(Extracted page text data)
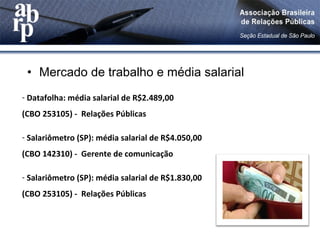 abrp

Associação Brasileira de Relações Públicas

Seção Estadual de São Paulo

• Mercado de trabalho e média salarial

- Datafolha: média salarial de R$2.489,00

(CBO 253105) - Relações Públicas

- Salariômetro (SP): média salarial de R$4.050,00

(CBO 142310) - Gerente de comunicação

- Salariômetro (SP): média salarial de R$1.830,00

(CBO 253105) - Relações Públicas

100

Activity:
Beginning at the line that holds "Associação Brasileira de Relações Públicas", copy every line through the end of the entries exactly as given, and only those lines.

Written reply:
Associação Brasileira de Relações Públicas

Seção Estadual de São Paulo

• Mercado de trabalho e média salarial

- Datafolha: média salarial de R$2.489,00

(CBO 253105) - Relações Públicas

- Salariômetro (SP): média salarial de R$4.050,00

(CBO 142310) - Gerente de comunicação

- Salariômetro (SP): média salarial de R$1.830,00

(CBO 253105) - Relações Públicas

100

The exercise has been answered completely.